El asalto es a muerte. Luis ordena al contramaestre que libere de sus cadenas a los hinchas. La lucha sin cuartel se lleva a millares de muertos y heridos por delante. Es una carnicería, cruel y sangrienta. La piedad nos la hemos dejado en los camarotes. Aun así, ellos son asaltantes profesionales, y nosotros, aunque valientes, nunca hemos utilizado espadas, cuchillos y pistolones más de lo necesario. O sea, nunca. Sus galeotes están provistos de poderosos cañones que hunden nuestras carabelas, como si fueran de papel maché.

Barcelona se quedará sin recuerdo de la masacre de las Américas. ¡Que se chinguen! ¿Desde cuándo mitifico genocidios? ¿Y el Real Zaragoza?, esto lo siento un poco más por Luis, David y El Carnes, y alguno que otro aficionado que conozco, tendrán que buscarse la vida para próximos partidos.

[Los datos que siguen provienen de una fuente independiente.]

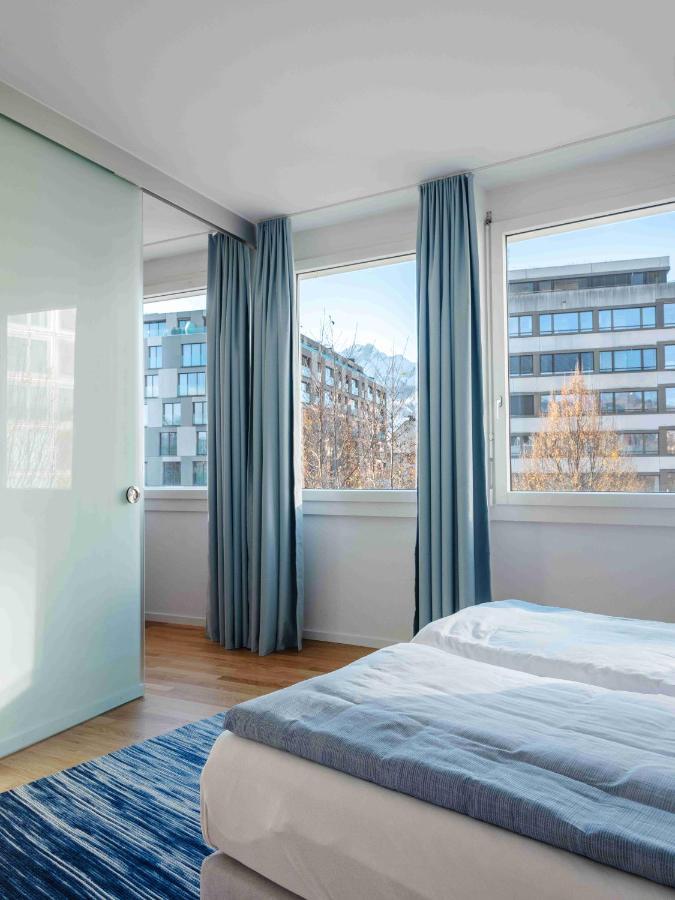 Officewerft Business-Apartments Lucerne Extérieur photo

La batalla continúa en las arenas de la playa, cuerpo a cuerpo. Algunos cuellos rebanados, algunos vientres agujereados, vomitando vísceras y corazones que todavía laten, flotando sobre las olas. Sus trabucos nos atraviesan despiadadamente. Una bala de cañón me ha volado una oreja (¿reminiscencias de Van Gogh?), y me falta algún dedo, pero es de la mano izquierda, y aún puedo pelear. Instintivamente retrocedemos intentando salir de la bahía a nado. Es nuestra única escapatoria. Los piratas se quedan en la orilla, sabiéndonos rodeados. O ellos, o la inanición, la sed, los tiburones, el agotamiento... alejándonos cada vez más, me subo a uno de los laterales de una de las galeras que, a modo de barcaza de náufrago, flota en la superficie. En pie, arengo a los supervivientes:
–¡Vayamos mar adentro!, no dejemos que esas alimañas acaben con nosotros, no permitamos que descuarticen nuestros cuerpos, albergue de nuestras almas inmortales. En la mar moriremos como los capitanes intrépidos. Allí donde nace toda la vida, allí donde quedó sepultada la Atlántida, la más grande y antigua de las civilizaciones. ¿Quién me sigue?Uno a uno, brazo a brazo, poco a poco, los supervivientes apoyan mi propuesta.